How do our eyes get their color? (Nikki Tysoe/flickr)

Did you ever wonder why newborn babies have blue eyes? Or how human beings get the various eye colors we have? What pigment in our bodies gives us green or gray or brown eyes?

The color of our eyes comes from melanin, the pigment that also colors our hair and skin. At birth, a baby's body isn't finished producing this pigment yet. Over the first year of life, as our eyes develop and our bodies produce more melanin, our irises gradually change from "baby" blue to their permanent color.

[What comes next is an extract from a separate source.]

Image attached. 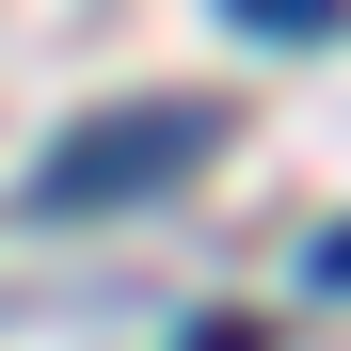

What produces the color in green or hazel or brown or black eyes? Actually, despite the many different colors that our eyes can have, the color of the actual pigment in all of them is exactly the same. Melanin only comes in one shade, yellow-brown.

The variations in eye colors come not from the *color* of the pigment in the iris, but rather from the *amount* of the pigment our iris produces. As more melanin is produced, the eye's color changes from light blue to dark blue to green to hazel to brown.

You might be wondering why newborn babies' eyes are blue, rather than some other color, like pink or white. Actually, at birth, our irises don't have much color at all. In nature, things that don't actually have color, like water or the sky, often look blue. That's because blue is the most easily "scattered," or reflected, color of light in the spectrum, like nature's "default" color. Before our irises produce melanin, they don't reflect any color, so, like the sky, they look blue, too.